───── Supplied passage

In the first strategy session, Niall Sclater, director of learning innovation at the Open University talked about their mass migration to Google Apps. They use Moodle as the heart of their Virtual Learning Environment, with Elluminate dealing with synchronous work eg language teaching at a distance. Google Apps providing the other aspects, such as sharing documents, eportfolios etc.

They chose Google Apps after an evaluation with 122 evaluation criteria including the platform, technical, legal etc. Google had the edge in a number of areas and they liked the Google attitude. Google won and they are now rolling it out while working on the contract. The two main outstanding issues are data protection - information uploaded must be subject to EU legislation, and also unsolicited advertising (not for students, just for alumni), but these are almost resolved.
Their experience with the help desk was interesting - while the help desk was concerned about the potential for calls, they have only had about 150 calls, mostly about privacy, and virtually none about functionality and the user interface.

He talked about e-portfolios, leading with Helen Barrett's eportfolio mashup, in what was to become a recurring theme throughout the day. The main challenge here still is that the assessment side is still not yet clear - how to lock documents for assessment or export them to another system for assessment.

There are some issues over passing group membership data to Google Apps. This is currently held on a central system but the current state of the Google APIs makes this difficult.

Some accessibility issues still remain for Google Apps, particularly in the spreadsheet and with some inconsistency in presentation and compatibility with screen readers. Google are aware of these and working on them.

Finally some references to Moodle and Blackboard integration, with projects such as Moodle Google and BBoogle.

Next up was a session on "developing the business case", with Christine Sexton from the University of Sheffield and Aline Hayes from Sheffield Hallam University. Having heard quite a few objections in the schools sector to challenges over privacy and security with Google Apps I was pleasantly surprised to hear that neither organisation has had any issues. Sheffield University moved all their students to Google Apps 18 months ago and are now moving staff to Mail and Calendar as well. Sheffield Hallam moved quickly too, with the time from the decision to moving across only being 10 weeks. They are not moving staff at this time but will be reviewing that.

──────────

§ **Exercise prompt**: Return the passage of the Google Apps session notes from "Finally some references" to "be reviewing that.", copied word for word. The data that comes next is drawn from a separate source.

───── Provided information

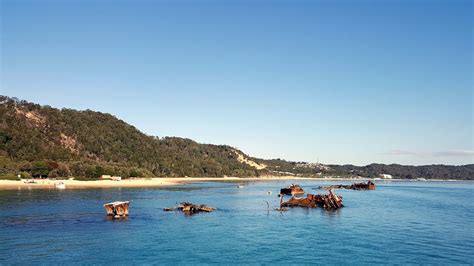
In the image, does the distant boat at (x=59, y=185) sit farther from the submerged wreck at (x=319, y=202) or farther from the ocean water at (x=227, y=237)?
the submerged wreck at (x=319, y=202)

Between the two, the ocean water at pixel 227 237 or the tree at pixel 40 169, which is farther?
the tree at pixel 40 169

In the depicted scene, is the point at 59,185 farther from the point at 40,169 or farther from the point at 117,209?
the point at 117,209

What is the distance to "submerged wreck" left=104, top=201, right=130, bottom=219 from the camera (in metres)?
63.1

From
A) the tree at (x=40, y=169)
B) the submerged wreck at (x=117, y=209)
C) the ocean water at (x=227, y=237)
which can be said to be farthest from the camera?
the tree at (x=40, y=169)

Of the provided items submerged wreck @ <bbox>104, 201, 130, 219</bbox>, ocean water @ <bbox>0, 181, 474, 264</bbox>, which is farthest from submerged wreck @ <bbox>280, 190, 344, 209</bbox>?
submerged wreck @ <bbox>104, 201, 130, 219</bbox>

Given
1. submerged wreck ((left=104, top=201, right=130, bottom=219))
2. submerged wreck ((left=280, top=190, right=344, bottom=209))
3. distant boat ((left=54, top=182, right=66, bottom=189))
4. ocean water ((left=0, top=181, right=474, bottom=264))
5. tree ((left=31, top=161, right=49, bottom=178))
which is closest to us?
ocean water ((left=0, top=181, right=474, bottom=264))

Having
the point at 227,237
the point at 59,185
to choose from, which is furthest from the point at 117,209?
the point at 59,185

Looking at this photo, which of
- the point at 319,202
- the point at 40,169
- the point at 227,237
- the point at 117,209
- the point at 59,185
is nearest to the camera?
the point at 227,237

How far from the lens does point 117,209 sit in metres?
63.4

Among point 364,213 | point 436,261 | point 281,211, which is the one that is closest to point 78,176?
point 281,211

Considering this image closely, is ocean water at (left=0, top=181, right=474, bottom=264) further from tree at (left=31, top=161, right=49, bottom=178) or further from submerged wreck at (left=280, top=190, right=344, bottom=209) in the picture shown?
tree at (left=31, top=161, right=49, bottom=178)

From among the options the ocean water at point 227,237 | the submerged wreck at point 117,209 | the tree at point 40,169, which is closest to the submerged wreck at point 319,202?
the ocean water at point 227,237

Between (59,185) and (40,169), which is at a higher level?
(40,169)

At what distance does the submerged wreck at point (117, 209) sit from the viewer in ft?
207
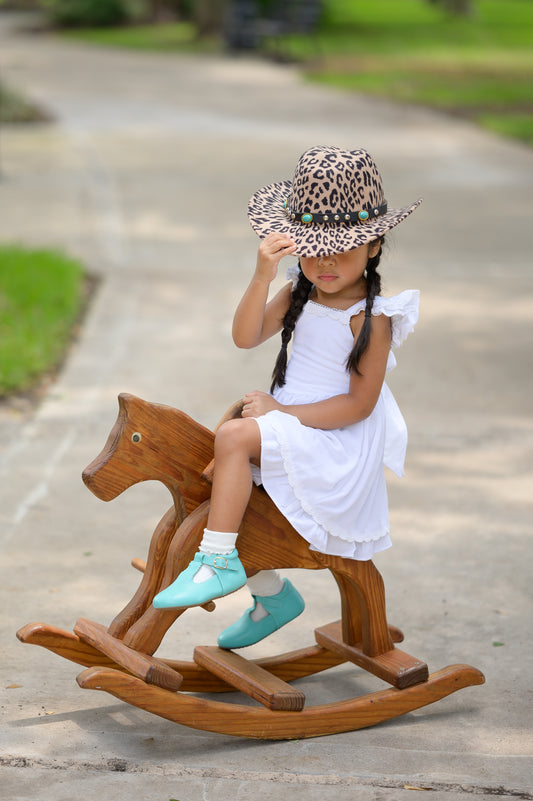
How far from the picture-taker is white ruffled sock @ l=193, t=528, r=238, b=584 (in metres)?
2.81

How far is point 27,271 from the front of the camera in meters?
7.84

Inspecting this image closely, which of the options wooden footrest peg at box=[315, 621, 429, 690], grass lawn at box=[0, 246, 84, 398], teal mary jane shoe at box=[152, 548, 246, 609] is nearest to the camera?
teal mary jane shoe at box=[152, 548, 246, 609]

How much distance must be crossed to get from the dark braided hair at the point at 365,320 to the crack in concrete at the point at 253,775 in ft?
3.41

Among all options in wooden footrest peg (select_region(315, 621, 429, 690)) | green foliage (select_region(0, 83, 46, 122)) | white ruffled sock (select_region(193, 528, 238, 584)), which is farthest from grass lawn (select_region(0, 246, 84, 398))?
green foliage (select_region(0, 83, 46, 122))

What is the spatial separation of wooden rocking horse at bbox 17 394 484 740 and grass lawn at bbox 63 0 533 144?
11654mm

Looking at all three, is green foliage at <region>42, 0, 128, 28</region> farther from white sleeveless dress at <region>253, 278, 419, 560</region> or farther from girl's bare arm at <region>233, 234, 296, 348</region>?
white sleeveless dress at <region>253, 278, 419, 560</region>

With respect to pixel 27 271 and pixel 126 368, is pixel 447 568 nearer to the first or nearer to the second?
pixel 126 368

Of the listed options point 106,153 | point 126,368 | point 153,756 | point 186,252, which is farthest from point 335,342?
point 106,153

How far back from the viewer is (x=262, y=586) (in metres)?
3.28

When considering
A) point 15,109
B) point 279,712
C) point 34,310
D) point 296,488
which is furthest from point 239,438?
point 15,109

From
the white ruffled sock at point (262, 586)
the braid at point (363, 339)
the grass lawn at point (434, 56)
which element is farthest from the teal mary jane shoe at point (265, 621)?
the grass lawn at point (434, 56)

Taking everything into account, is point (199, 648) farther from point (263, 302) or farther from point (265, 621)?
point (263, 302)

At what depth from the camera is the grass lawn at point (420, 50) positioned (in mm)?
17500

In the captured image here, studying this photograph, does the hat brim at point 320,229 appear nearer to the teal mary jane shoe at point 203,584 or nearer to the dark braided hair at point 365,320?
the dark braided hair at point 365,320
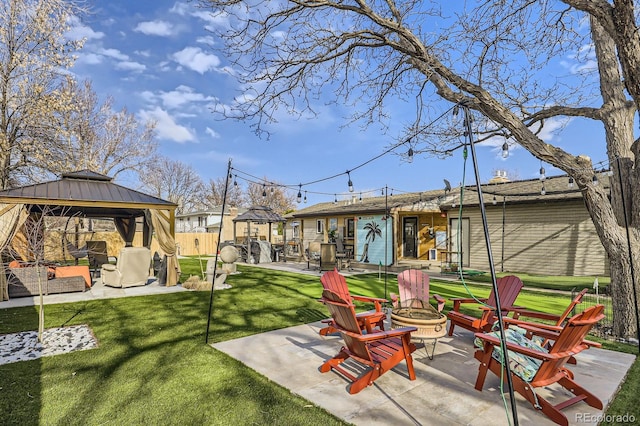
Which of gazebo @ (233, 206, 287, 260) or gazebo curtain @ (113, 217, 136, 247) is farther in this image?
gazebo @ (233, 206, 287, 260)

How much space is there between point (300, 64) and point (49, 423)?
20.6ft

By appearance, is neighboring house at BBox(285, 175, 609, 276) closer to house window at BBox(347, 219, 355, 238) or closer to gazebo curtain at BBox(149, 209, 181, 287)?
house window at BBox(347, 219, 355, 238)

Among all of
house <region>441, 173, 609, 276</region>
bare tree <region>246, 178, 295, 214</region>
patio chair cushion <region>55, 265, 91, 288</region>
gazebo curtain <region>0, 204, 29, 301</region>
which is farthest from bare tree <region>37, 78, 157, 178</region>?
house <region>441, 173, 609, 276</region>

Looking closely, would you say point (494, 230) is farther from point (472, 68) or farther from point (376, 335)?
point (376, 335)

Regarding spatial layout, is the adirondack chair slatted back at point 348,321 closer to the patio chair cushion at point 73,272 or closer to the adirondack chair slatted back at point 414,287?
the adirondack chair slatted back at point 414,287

──────────

§ **Written answer**:
Finally some references to Moodle and Blackboard integration, with projects such as Moodle Google and BBoogle.

Next up was a session on "developing the business case", with Christine Sexton from the University of Sheffield and Aline Hayes from Sheffield Hallam University. Having heard quite a few objections in the schools sector to challenges over privacy and security with Google Apps I was pleasantly surprised to hear that neither organisation has had any issues. Sheffield University moved all their students to Google Apps 18 months ago and are now moving staff to Mail and Calendar as well. Sheffield Hallam moved quickly too, with the time from the decision to moving across only being 10 weeks. They are not moving staff at this time but will be reviewing that.